- Cordell Hull Lake
- Location: Smith / Jackson / Clay counties, Tennessee, US
- Coordinates: 36°17′24″N 085°56′38″W﻿ / ﻿36.29000°N 85.94389°W
- Type: Reservoir
- Primary inflows: Cumberland River
- Primary outflows: Cumberland River
- Catchment area: 8,096 sq mi (20,970 km^{2})
- Basin countries: United States
- Managing agency: United States Army Corps of Engineers
- Built: 1963—1973
- Max. length: 72 mi (116 km)
- Surface area: 11,960 acres (48.4 km^{2})
- Average depth: 20 ft (6.1 m)
- Max. depth: 90 ft (27 m)
- Water volume: 310,900 acre⋅ft (0.3835 km^{3})
- Shore length^{1}: 381 mi (613 km)
- Surface elevation: 504 ft (154 m)

= Cordell Hull Lake =

Cordell Hull Lake is a lake in the Cumberland River in north-central Tennessee, about 40 mi east of Nashville, in the vicinity of Carthage. It covers approximately 12000 acre.
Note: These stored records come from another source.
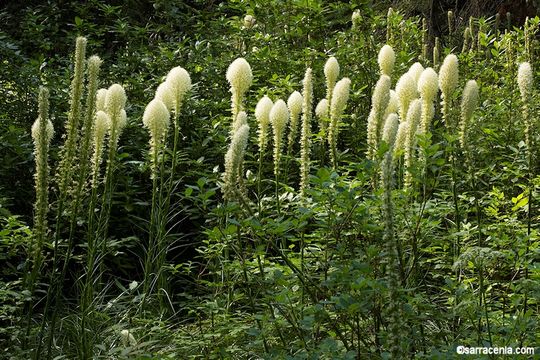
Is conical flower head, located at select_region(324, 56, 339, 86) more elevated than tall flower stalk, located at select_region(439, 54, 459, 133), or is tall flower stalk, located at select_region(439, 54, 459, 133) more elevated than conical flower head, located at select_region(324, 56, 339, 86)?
conical flower head, located at select_region(324, 56, 339, 86)

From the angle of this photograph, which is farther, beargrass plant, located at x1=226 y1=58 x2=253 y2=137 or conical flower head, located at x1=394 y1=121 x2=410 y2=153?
beargrass plant, located at x1=226 y1=58 x2=253 y2=137

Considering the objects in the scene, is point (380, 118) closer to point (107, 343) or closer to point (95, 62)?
point (95, 62)

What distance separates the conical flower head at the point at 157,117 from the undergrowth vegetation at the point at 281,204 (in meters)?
0.01

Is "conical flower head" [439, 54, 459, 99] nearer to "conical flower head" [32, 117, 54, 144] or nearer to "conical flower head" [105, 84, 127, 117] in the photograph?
"conical flower head" [105, 84, 127, 117]

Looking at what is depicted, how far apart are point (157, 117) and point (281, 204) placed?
85 cm

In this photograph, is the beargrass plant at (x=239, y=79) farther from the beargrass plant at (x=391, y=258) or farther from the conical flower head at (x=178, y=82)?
the beargrass plant at (x=391, y=258)

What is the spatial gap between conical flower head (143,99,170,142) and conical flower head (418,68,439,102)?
141 cm

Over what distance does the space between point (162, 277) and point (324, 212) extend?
156 cm

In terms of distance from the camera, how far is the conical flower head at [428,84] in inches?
155

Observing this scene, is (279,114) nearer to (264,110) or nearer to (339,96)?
(264,110)

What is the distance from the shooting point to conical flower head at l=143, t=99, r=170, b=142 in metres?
4.19

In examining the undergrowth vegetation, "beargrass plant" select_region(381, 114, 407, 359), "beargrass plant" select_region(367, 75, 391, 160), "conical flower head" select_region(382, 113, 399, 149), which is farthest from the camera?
"beargrass plant" select_region(367, 75, 391, 160)

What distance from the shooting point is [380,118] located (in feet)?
12.8

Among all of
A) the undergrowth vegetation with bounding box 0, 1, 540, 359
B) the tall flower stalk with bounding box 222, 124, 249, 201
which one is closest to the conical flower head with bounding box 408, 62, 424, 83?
the undergrowth vegetation with bounding box 0, 1, 540, 359
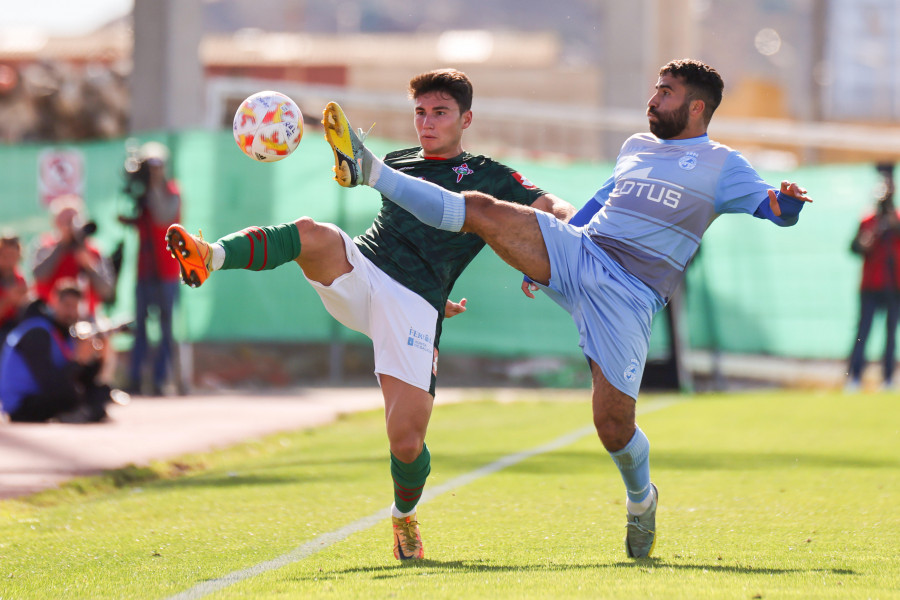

The lake is impounded by Cordell Hull Dam, which was built by the United States Army Corps of Engineers between May 1963 and November 1973 for navigation, hydroelectric power generation, and recreation. The dam is a concrete and earthen gravity structure, 87 ft high (above streambed), with a generator capacity of 100 megawatts. It impounds 259100 acre feet at normal maximum pool, with a maximum flood storage of 310900 acre feet.

The dam and lake are named for Cordell Hull, former United States Secretary of State.